Kris Kross singles chronology
| "Da Bomb" (1994) | "Tonite's tha Night" (1995) | "Live and Die for Hip Hop" (1996) |

= Tonite's tha Night =

1996 single by Kris Kross

"Tonite's tha Night" is a song by American rap duo Kris Kross, released as the first single from their third and final album, Young, Rich & Dangerous (1996). It features background vocals from Trey Lorenz and has a remix that features Redman. The single was certified gold on January 17, 1996.

==History==
The song was a success for the duo, making it to No. 12 on the Billboard Hot 100, No. 1 on the Hot Rap Singles, and No. 17 Rhythmic Top 40. "Tonite's tha Night" marked the fourth single for Kris Kross, after "Jump", "Warm It Up" and "Alright" to make it to No. 1 on the Hot Rap Singles.
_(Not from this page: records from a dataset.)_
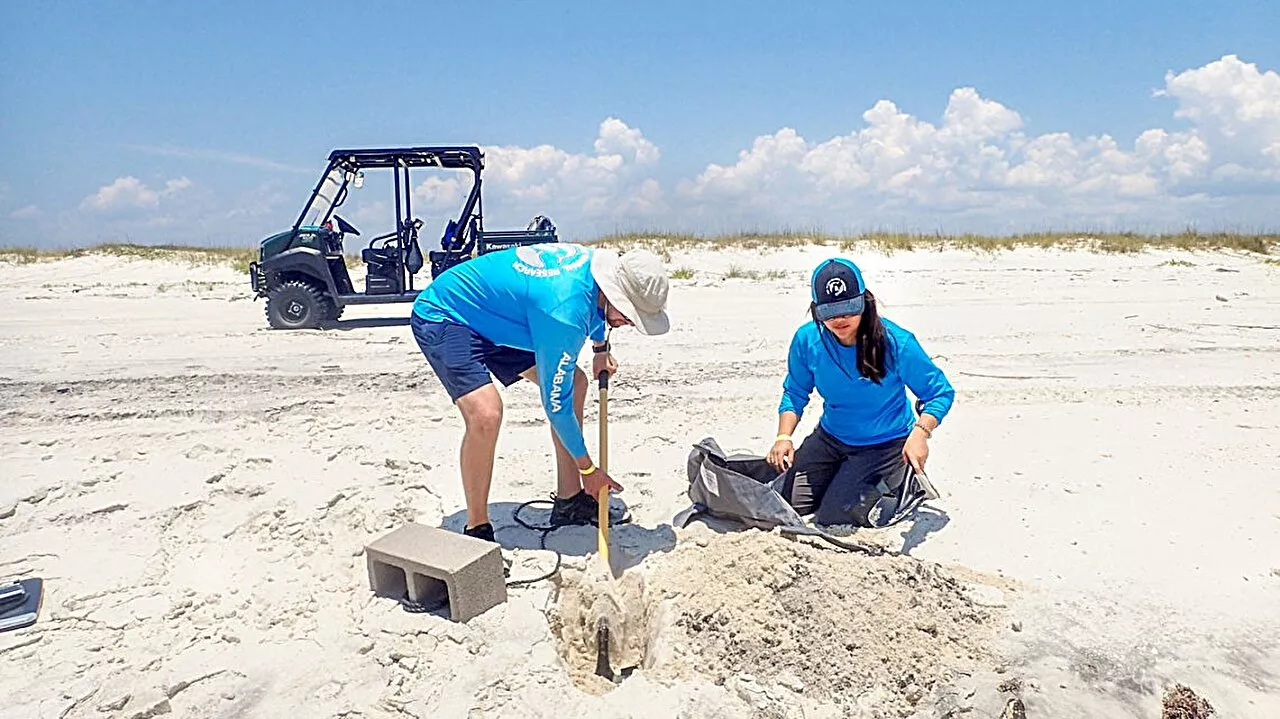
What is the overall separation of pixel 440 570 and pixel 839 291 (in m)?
1.84

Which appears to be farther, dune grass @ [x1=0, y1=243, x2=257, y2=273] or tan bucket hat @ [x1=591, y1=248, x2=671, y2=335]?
dune grass @ [x1=0, y1=243, x2=257, y2=273]

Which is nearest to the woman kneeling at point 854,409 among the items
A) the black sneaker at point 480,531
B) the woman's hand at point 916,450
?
the woman's hand at point 916,450

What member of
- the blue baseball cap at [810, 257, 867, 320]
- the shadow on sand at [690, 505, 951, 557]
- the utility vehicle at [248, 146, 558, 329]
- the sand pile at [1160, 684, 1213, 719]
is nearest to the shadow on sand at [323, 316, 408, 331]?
the utility vehicle at [248, 146, 558, 329]

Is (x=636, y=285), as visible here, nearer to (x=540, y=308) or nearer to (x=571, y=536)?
(x=540, y=308)

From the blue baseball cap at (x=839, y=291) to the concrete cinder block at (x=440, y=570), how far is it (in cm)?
160

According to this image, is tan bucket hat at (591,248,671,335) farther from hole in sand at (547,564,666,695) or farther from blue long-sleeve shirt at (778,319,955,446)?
hole in sand at (547,564,666,695)

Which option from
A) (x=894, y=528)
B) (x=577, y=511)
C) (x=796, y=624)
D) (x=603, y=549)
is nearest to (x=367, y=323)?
(x=577, y=511)

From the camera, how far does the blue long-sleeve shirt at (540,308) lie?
10.1 ft

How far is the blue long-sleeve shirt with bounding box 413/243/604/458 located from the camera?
307cm

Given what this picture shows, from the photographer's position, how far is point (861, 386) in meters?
3.68

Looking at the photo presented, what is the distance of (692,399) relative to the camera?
240 inches

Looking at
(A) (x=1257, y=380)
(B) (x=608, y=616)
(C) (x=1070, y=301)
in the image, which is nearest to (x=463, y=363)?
(B) (x=608, y=616)

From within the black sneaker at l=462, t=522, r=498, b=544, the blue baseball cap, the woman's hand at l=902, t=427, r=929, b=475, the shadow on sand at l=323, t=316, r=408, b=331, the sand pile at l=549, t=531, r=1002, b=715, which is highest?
the blue baseball cap

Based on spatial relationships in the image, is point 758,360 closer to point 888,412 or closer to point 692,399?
point 692,399
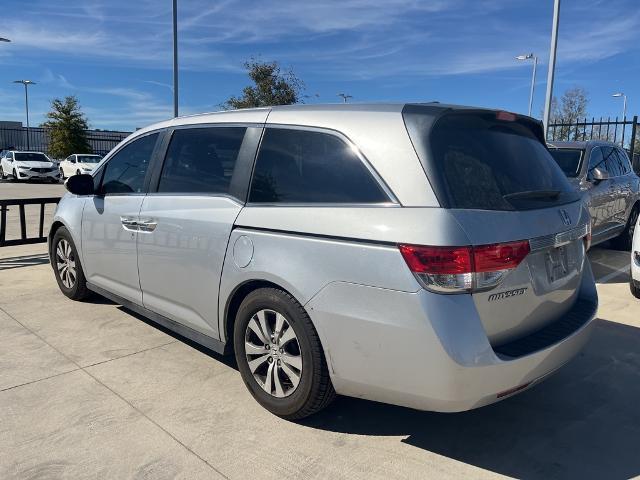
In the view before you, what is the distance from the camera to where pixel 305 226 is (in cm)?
278

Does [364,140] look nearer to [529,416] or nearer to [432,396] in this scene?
[432,396]

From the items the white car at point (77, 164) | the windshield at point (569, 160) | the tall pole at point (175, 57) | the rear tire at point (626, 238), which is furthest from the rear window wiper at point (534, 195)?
the white car at point (77, 164)

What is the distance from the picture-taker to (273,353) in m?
3.01

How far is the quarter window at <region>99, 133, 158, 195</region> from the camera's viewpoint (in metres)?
4.15

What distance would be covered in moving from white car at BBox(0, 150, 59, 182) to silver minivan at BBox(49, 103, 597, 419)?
25.5 metres

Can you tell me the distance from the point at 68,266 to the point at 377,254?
149 inches

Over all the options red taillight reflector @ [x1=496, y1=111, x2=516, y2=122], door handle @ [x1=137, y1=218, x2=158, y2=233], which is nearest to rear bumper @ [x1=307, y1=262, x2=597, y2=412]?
red taillight reflector @ [x1=496, y1=111, x2=516, y2=122]

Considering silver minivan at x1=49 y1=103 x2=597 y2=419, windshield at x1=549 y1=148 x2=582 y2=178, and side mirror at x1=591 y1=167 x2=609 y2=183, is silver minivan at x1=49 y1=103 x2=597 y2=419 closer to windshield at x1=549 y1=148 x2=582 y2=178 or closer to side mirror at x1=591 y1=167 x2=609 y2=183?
side mirror at x1=591 y1=167 x2=609 y2=183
A remix was also released featuring Redman, however it did not reach any Billboard charts. The song was written and produced by Jermaine Dupri. The song contains a sample from "Riding High" by Faze-O also used by EPMD on "Please Listen To My Demo" on Unfinished Business (EPMD album) and Ghostface Killah on the song "Killa Lipstick" from The Big Doe Rehab album.

==Critical reception==
Gil L. Robertson IV from Cash Box wrote, "This duo is back and they’re giving up a heavy dose of the urban vibe on this slow jam, which should allow them to recapture the momentum that fell off with their last release. Expect urban formats across the board to support them on their comeback."

==Track listing==
- A-side
1. "Tonite's tha Night" (LP version)- 3:19
2. "Tonite's tha Night" feat. Redman (remix)- 3:22
3. "Da Streets Ain't Right" feat. Da Brat (LP Version)- 3:00

- B-side
4. "Tonite's tha Night" (remix instrumental)- 3:18
5. "Tonite's tha Night" (clean LP version)- 3:19
6. "Da Streets Ain't Right" (instrumental)- 3:00

==Charts==

===Weekly charts===

| Chart (1996) | Peak position |
|---|---|
| Australia (ARIA) | 123 |
| New Zealand (Recorded Music NZ) | 11 |
| Switzerland (Schweizer Hitparade) | 48 |
| US Billboard Hot 100 | 12 |
| US Hot R&B/Hip-Hop Singles & Tracks (Billboard) | 6 |
| US Hot Rap Singles (Billboard) | 1 |
| US Rhythmic Top 40 (Billboard) | 17 |
| US Hot Dance Music/Maxi-Singles Sales (Billboard) | 9 |

===Year-end charts===

| End of year chart (1996) | Position |
|---|---|
| US Billboard Hot 100 | 64 |

==Certifications==

| Region | Certification | Certified units/sales |
| United States (RIAA) | Gold | 500,000^{^} |
^{^} Shipments figures based on certification alone.